OS Grid ref:- SK001638

The RoachesThe Roaches is a prominent gritstone ridge situated above Leek and Tittesworth Reservoir in the Peak District. An iconic Peak District National Park landscape, offering stunning panoramic views, the name derives from the Norman French les roches - the rocks. The Roaches are the most prominent part of a curving ridge which extends for several miles from Hen Cloud in the south to Back Forest and Hangingstone in the northwest. Nearby are the broad hills of Gun and Morridge.

The steep ridge rises to 505 m (1,657 ft). Along with Ramshaw Rocks and Hen Cloud the Roaches form a gritstone escarpment, which is very popular place with hikers and rock climbers and is often very busy especially at weekends. The curious Winking Man rock formation overlooks the Leek to Buxton road, it resembles a mans face due to the fact that it looks like a mans head with a forehead, nose, mouth and chin.

Nearby Lud's Church is an immense natural cleft in the rock on the hillside near the small hamlet of Gradbach, in a forest area known as the Black Forest. The feature has been formed by a landslip which has detached a large section of rock from the hillside, thus forming a cleft which is over 15 metres high in places and over 100 metres long. Dripping grasses, mosses and ferns cling to the vertical sides of the atmospheric chasm, it remains cool even on warm days and is wreathed in myth and legend.

The Roaches once belonged to the Swythamley Estate. Following the break up of this estate, it was purchased by the Peak District National Park Authority in the 1980s to safeguard the area from adverse development. In clear conditions, it is possible to see much of Cheshire and views stretching as far as Snowdon in Wales and Winter Hill in Lancashire.

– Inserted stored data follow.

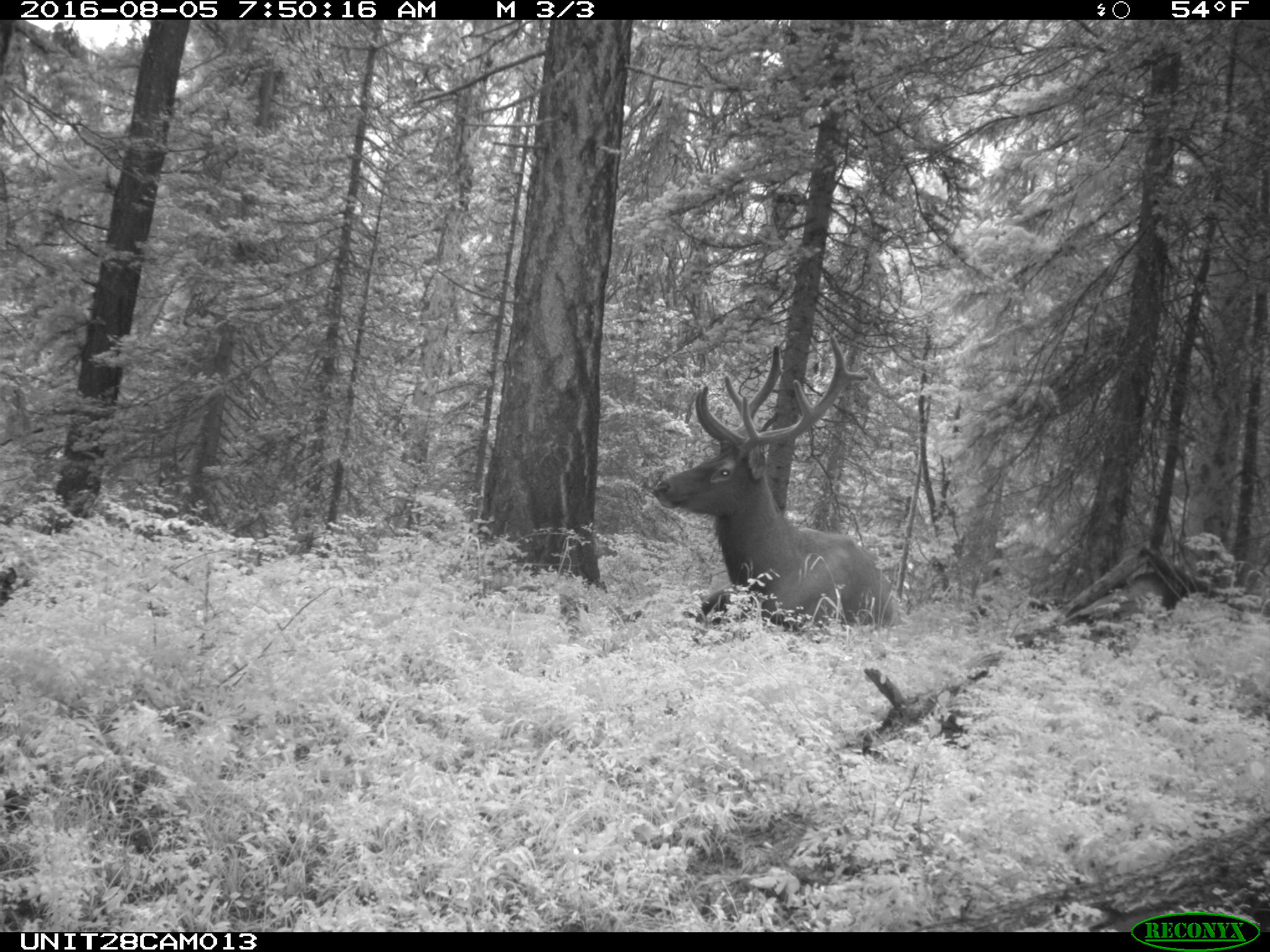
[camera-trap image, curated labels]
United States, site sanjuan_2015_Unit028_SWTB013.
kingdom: Animalia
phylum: Chordata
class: Mammalia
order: Artiodactyla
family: Cervidae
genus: Cervus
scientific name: Cervus elaphus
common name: red deer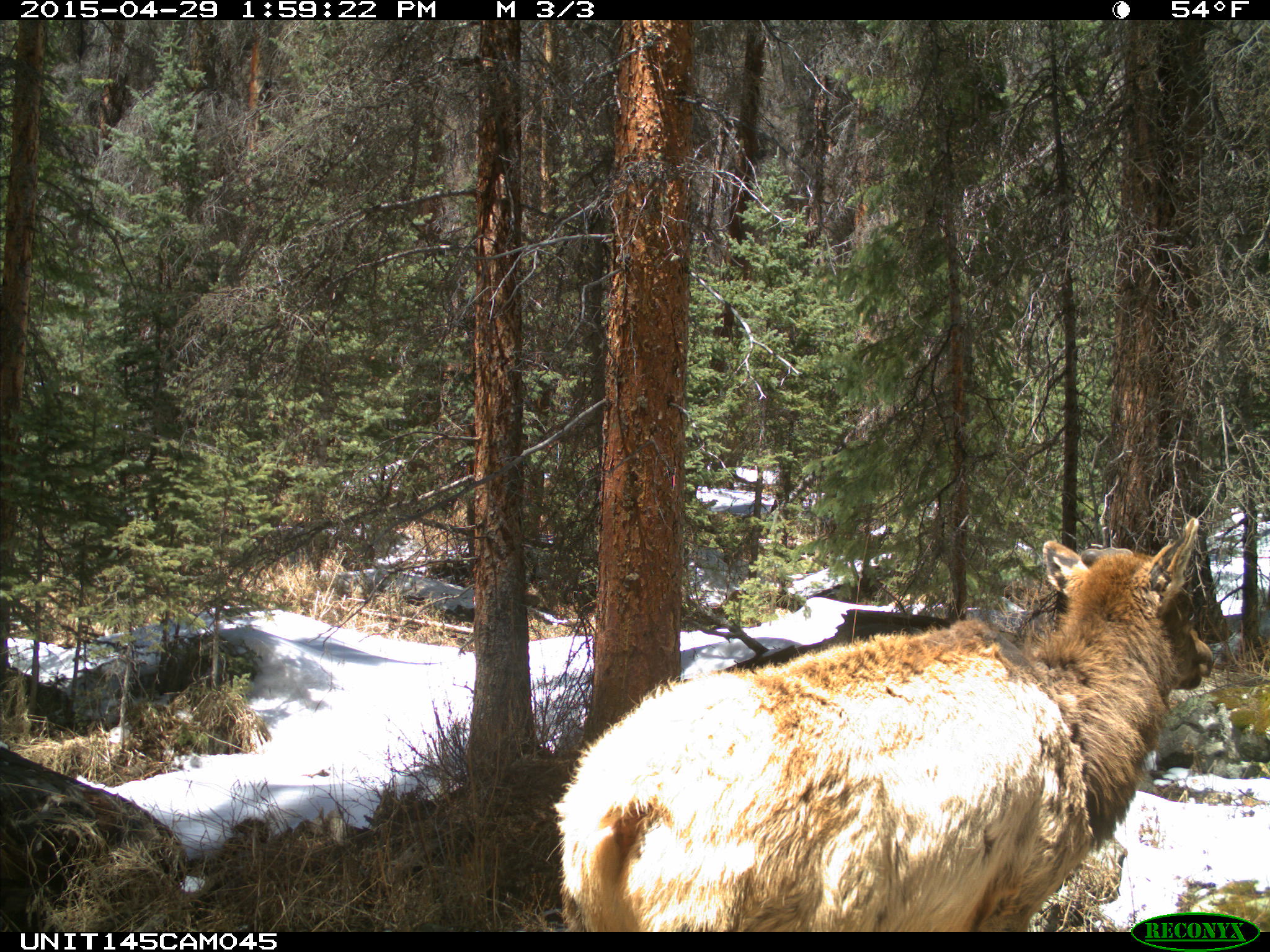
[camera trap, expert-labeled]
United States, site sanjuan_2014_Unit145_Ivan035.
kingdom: Animalia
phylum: Chordata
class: Mammalia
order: Artiodactyla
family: Cervidae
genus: Cervus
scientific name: Cervus elaphus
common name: red deer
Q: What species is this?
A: Cervus elaphus (red deer).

In the 1930s five Australian Bennett's wallabies (or red-necked Tasmanian wallabies) were released into the wild from the private zoo of Captain Courtney Brocklehurst of Swythamley at the start of the Second World War, surprisingly they survived and bred there. A colony of their descendants inhabited the area for many decades until the late 1990s. The colony was hard hit by the harsh winter of 1962-63 but their numbers were back into the high teens by the 1970s and 1980s.. By 2000 they were feared to have died out completely. However, a few are believed to have survived to the present day.